En la represión intencional, generalizada y sistemática del pueblo por la narco-dictadura no media un propósito ideológico: el Socialismo del siglo XXI, que tampoco la justifica. No reprime ésta para salvar al país de algún peligro mayor que tampoco la explicaría o acaso, a la manera del nazismo – tocado por una dislocación mesiánica – porque fuese necesaria para el bienestar nacional. Delinquen Maduro y los suyos, antes bien, para lo más vil y profano.
Realizan asesinatos, practican secuestros, torturan a sus presos, hacer morir de mengua a la gente, todos a uno como sicarios del narcotráfico y el terrorismo que, todos a uno, comparten como única razón de sus presencias en la política. Y al país que no le es funcional lo declaran civilmente muerto, siendo la mayoría.
Se trata, cabe decirlo sin ambages, de una réplica al calco de la serie sobre Pablo Escobar – El Patrón del mal – que esta vez tiene a otros actores de reparto: A Maduro y sus familiares, en espera de ser condenados por tráfico de drogas; a Tareck El Aissami y el general Reverol como el teniente Cabello, ejes visibles del negocio de la muerte y perseguidos por la DEA; el comisario Bernal y el señalado Cabello, regidores del narco-paramilitarismo popular; los magistrados Maikel Moreno y Gladys Gutiérrez como la inefable juez Susana Barreiros, purificadores de los crímenes de Estado; el Defensor del Pueblo Tareck William Saab y quienes le anteceden, German Mundaraín y Gabriela Ramírez, sordos ante los asesinatos y heridos que manchan, antier, a Hugo Chávez e Isaías Rodríguez durante la Masacre de Miraflores, ayer al general Rodríguez Torres por la Masacre del Día de la Juventud y, esta vez, a todos los señalados por la represión en curso.
No exagero. La línea roja ha sido traspasada por los que están y los que faltan en el Muro de la Vergüenza.

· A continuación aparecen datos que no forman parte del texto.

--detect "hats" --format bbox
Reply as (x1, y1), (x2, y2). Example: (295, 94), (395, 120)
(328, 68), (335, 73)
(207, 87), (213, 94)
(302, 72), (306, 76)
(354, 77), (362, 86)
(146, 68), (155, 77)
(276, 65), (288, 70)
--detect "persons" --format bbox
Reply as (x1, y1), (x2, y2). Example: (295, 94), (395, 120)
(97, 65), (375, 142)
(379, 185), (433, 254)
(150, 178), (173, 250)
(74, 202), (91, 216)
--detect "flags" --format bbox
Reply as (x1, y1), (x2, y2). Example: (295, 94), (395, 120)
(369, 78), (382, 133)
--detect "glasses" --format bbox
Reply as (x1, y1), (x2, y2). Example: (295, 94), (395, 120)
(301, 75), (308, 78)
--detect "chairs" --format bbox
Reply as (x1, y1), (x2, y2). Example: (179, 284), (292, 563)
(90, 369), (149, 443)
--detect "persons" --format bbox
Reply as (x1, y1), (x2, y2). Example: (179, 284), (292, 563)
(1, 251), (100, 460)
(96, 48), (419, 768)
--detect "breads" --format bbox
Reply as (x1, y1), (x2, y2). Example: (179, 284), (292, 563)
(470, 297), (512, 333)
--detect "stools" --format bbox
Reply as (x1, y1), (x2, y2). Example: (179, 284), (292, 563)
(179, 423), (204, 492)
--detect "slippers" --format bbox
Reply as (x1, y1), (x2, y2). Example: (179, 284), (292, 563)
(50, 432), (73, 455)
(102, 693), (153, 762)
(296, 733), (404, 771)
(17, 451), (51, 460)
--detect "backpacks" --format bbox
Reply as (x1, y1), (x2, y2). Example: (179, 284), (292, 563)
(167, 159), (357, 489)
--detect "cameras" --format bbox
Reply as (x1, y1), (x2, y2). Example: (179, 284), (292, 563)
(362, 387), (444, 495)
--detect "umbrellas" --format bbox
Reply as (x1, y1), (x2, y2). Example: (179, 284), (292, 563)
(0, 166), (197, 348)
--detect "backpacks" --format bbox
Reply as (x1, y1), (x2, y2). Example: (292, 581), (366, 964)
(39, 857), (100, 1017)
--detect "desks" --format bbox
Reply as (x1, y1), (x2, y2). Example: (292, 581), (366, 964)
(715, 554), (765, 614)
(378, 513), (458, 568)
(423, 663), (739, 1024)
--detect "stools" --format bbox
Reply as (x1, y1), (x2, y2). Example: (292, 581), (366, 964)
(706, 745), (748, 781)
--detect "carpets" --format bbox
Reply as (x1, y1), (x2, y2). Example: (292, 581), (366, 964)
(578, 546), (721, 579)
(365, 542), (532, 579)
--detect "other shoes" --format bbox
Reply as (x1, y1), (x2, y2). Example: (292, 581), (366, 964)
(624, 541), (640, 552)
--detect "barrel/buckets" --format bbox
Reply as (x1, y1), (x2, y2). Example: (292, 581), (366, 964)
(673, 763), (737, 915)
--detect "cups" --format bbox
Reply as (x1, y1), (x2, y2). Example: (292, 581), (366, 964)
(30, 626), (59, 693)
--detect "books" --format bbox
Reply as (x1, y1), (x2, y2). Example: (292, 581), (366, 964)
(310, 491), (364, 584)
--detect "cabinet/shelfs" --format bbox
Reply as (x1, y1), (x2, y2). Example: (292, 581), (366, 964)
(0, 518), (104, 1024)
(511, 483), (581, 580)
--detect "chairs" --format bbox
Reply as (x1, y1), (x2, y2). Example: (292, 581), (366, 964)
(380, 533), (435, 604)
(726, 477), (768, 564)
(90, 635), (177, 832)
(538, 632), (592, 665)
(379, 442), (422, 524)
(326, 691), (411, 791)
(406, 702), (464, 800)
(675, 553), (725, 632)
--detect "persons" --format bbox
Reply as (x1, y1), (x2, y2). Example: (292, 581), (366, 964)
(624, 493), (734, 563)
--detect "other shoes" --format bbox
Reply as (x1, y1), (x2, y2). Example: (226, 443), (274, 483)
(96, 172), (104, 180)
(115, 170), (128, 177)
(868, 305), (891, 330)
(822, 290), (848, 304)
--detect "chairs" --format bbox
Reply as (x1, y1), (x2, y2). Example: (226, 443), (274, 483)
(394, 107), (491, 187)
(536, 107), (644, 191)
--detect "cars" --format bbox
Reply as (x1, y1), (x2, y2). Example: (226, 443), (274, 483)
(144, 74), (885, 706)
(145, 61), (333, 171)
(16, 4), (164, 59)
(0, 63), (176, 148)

En buena hora y como una campanada que ha de impedir errores en el camino hacia el desenlace, la Asamblea Legislativa de El Salvador, país donde gobierna el Frente Farabundo Martí, ha ordenado a sus directivos adherir a la denuncia que contra la mafia criminal de represores y de militares que oprimen a la población venezolana y violan sus derechos a la vida, a la libertad e integridad personal, ha sido presentada ante la Corte Penal Internacional, registrada con las siglas OTP-CR-201/16 y suscrita por CASLA.
Antes, a propósito del 11 de abril de 2002, con sus 20 muertos y 100 heridos a cuestas, y de febrero de 2014, con sus 41 muertos por protestar y sus centenares de heridos como miles de encarcelados que ahora se repiten, similares denuncias se consignan ante La Haya. La penúltima ha sido suscrita por una pléyade de parlamentarios latinoamericanos.
Son acciones que intiman y comprometen a los demócratas venezolanos, pues si no hay verdad mal puede alcanzarse la reconciliación; si toma espacio la impunidad huye la Justicia y no restañarán las heridas causadas por la narco-dictadura; y sin memoria – como la del Muro de la Vergüenza – los atentados a la dignidad humana volverán a repetirse, una vez calmadas las aguas.
La disyuntiva de la comunidad internacional, incluido el Estado Vaticano e incluidos nuestros propios liderazgos, es elemental. En Venezuela no media una crisis política e institucional por obra de narrativas distintas acerca de una vida democrática deficiente, menos una polaridad entre banderías irreconciliables, sino el secuestro de toda una nación y su Estado por los cárteles de la droga y otros agentes del narco-terrorismo y el fundamentalismo islámico; a menos que prefieran hacerse cómplices por omisión y tolerar los crímenes de éstos, que claman al cielo.